Questions about scenes in pictures
***
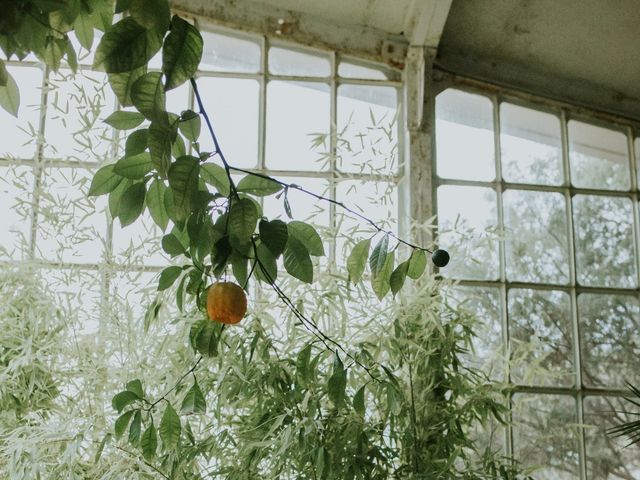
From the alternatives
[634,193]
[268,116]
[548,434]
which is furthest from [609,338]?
[268,116]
***
— PROBLEM TO SOLVE —
Please repeat every one of the entries above word for word, leaving out the pictures.

— CORRECT RESULT —
From the alternatives
[634,193]
[268,116]
[548,434]
which is furthest from [609,338]?
[268,116]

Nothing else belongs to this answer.